### Task to carry out
Search the records for lines that contain the word "Zealand". Copy them all.

START Extracted data

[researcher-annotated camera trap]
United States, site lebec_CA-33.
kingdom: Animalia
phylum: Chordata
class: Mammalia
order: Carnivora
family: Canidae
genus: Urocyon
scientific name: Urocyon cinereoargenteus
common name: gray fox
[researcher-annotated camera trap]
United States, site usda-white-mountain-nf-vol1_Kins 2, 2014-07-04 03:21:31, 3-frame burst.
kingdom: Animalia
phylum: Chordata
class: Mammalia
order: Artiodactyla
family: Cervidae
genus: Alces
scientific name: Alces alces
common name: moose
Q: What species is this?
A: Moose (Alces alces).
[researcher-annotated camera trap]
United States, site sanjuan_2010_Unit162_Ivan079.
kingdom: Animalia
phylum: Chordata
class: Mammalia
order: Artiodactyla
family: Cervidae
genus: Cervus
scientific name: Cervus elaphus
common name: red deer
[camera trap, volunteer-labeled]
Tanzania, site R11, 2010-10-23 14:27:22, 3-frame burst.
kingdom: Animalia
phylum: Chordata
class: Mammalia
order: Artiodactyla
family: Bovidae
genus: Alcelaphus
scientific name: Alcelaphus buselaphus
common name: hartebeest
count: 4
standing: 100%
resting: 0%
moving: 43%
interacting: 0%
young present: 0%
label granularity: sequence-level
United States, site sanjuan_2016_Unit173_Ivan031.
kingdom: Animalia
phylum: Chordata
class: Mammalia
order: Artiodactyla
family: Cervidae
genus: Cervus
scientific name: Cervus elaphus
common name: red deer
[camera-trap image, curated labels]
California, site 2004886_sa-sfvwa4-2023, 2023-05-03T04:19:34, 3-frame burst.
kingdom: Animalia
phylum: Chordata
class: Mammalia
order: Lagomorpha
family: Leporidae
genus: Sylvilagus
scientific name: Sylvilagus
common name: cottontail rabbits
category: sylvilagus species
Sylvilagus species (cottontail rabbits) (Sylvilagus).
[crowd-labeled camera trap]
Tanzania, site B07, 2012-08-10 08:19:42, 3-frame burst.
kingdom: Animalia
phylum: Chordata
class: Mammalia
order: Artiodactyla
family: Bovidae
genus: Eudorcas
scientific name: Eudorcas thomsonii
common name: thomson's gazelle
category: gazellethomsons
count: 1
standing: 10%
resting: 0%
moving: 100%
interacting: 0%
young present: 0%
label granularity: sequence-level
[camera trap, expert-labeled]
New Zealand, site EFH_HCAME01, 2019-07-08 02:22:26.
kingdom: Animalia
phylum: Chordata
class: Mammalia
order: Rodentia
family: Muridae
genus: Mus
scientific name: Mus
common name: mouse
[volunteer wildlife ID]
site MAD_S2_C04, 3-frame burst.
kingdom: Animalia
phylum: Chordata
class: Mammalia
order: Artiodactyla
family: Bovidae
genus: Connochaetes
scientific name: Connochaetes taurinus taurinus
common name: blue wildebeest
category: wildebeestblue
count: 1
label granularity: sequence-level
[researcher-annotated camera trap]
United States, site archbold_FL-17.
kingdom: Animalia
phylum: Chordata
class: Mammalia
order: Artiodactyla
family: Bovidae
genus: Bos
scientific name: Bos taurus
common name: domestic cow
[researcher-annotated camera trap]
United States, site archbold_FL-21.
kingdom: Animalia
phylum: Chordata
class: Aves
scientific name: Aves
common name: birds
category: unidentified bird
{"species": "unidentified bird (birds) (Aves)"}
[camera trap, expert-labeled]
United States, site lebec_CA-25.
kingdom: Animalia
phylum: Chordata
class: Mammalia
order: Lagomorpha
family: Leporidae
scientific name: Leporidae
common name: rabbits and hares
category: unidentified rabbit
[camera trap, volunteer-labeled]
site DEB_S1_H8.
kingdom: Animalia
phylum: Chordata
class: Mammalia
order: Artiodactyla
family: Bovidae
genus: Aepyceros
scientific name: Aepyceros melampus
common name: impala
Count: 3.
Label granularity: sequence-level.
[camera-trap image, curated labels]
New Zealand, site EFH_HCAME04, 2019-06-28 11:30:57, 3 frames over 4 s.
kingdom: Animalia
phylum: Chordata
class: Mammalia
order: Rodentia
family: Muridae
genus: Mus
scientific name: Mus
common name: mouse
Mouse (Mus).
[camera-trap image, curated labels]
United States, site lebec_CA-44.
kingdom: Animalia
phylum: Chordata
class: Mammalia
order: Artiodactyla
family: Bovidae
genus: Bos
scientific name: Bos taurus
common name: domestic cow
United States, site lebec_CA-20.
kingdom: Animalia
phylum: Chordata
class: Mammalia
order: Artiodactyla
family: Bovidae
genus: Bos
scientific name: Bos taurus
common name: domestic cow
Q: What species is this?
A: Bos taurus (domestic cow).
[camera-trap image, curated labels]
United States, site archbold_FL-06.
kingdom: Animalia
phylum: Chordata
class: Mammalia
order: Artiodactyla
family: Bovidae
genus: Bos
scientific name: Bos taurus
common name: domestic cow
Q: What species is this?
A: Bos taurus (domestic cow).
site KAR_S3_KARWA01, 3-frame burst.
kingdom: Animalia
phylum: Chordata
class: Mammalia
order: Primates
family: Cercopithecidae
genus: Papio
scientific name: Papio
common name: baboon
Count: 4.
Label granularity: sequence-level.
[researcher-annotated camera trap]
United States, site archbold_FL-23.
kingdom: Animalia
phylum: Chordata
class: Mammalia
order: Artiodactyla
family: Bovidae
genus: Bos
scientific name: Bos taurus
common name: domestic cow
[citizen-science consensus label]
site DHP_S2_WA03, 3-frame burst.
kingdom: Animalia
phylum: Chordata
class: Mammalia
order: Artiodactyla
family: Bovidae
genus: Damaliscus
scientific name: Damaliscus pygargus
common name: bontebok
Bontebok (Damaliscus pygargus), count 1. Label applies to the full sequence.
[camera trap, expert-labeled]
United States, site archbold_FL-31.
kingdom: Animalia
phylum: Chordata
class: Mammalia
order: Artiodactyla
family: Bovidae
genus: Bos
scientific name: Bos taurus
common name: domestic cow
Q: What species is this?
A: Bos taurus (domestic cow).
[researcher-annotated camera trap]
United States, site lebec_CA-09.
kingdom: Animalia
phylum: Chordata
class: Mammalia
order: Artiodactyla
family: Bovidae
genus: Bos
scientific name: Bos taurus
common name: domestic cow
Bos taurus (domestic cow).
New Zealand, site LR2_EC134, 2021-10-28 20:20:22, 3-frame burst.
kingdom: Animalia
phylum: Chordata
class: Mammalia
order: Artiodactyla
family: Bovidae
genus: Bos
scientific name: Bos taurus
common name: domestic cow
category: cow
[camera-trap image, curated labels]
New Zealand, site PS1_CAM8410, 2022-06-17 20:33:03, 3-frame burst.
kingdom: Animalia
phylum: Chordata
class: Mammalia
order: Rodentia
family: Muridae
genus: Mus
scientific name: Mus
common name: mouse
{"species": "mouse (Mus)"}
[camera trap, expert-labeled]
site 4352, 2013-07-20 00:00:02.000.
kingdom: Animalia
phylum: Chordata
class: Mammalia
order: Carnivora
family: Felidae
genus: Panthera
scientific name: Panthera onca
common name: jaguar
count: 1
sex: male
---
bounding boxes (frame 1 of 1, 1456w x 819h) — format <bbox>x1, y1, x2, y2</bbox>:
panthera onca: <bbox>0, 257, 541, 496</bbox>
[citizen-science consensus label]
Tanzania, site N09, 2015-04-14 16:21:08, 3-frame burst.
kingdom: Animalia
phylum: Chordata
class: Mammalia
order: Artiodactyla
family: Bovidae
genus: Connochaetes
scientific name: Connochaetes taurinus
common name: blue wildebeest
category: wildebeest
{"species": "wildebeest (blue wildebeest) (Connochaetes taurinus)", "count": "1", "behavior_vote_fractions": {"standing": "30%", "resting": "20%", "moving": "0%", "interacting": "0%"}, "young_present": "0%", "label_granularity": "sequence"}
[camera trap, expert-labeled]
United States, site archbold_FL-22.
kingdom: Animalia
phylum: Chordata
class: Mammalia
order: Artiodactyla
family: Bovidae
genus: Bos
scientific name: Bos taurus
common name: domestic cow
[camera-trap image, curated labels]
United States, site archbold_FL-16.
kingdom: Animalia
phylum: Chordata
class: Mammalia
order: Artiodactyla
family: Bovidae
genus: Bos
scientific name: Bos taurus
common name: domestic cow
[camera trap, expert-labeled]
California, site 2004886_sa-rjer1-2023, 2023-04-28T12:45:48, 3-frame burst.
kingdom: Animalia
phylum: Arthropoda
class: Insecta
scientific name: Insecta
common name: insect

END Extracted data

### Solution to the exercise
New Zealand, site EFH_HCAME01, 2019-07-08 02:22:26.
New Zealand, site EFH_HCAME04, 2019-06-28 11:30:57, 3 frames over 4 s.
New Zealand, site LR2_EC134, 2021-10-28 20:20:22, 3-frame burst.
New Zealand, site PS1_CAM8410, 2022-06-17 20:33:03, 3-frame burst.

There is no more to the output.